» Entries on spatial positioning
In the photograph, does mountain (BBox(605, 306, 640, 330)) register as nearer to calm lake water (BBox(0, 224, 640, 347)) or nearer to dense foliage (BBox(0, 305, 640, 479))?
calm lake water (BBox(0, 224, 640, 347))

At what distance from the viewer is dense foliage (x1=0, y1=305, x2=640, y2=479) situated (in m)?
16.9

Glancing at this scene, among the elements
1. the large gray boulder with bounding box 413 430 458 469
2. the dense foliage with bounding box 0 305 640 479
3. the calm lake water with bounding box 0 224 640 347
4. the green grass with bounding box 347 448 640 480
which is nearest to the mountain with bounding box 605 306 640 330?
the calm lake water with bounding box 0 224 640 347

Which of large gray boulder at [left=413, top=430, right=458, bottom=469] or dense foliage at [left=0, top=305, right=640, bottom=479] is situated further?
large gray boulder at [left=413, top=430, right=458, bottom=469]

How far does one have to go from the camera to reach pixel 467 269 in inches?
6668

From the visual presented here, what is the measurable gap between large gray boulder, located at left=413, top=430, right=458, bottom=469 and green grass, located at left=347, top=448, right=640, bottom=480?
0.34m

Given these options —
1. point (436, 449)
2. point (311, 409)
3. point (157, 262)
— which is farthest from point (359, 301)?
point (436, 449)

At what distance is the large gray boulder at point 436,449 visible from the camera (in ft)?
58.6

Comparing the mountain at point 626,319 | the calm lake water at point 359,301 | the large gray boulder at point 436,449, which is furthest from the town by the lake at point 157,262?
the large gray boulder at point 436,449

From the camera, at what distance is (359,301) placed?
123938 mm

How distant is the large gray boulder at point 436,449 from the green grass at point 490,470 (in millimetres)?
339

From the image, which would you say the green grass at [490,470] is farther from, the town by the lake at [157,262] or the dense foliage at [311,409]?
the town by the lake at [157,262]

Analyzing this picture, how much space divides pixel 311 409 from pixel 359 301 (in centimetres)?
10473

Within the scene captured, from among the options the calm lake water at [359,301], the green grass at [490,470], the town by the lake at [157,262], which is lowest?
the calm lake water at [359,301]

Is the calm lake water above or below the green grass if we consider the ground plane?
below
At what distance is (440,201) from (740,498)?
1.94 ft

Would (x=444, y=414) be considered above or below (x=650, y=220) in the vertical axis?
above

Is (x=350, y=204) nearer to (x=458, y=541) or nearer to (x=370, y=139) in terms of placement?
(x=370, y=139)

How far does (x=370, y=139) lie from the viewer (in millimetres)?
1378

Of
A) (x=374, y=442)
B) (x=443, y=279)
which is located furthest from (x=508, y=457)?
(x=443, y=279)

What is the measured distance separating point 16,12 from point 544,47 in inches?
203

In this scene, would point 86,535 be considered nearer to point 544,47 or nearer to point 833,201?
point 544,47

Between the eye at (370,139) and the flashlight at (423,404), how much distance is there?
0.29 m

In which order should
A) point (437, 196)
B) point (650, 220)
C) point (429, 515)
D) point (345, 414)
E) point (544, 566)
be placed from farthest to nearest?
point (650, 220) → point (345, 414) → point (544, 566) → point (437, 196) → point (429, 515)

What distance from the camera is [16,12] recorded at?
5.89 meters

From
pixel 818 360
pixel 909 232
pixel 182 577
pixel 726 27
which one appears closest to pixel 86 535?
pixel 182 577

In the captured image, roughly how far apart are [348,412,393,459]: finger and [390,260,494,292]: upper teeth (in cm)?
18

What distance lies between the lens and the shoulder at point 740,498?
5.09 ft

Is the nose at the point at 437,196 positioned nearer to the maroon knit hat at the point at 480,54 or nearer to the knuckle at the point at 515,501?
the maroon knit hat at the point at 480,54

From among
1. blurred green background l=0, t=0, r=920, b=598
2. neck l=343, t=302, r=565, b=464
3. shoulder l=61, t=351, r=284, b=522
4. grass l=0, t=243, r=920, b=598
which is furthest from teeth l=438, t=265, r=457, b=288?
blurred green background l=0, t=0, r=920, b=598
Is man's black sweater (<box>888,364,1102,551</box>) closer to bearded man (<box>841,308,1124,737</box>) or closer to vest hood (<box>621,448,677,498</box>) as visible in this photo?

» WHAT YOU NEED TO DO
Retype exactly the lines from the one containing "Is the nose" through the last line of the records above, including both.

» EXERCISE OUTPUT
Is the nose at the point at 437,196 positioned nearer to the maroon knit hat at the point at 480,54 or nearer to the knuckle at the point at 515,501?
the maroon knit hat at the point at 480,54

From among
1. blurred green background l=0, t=0, r=920, b=598
2. neck l=343, t=302, r=565, b=464
3. shoulder l=61, t=351, r=284, b=522
4. grass l=0, t=243, r=920, b=598
which is furthest from teeth l=438, t=265, r=457, b=288?
blurred green background l=0, t=0, r=920, b=598
Is man's black sweater (<box>888,364,1102,551</box>) closer to bearded man (<box>841,308,1124,737</box>) or closer to vest hood (<box>621,448,677,498</box>) as visible in this photo?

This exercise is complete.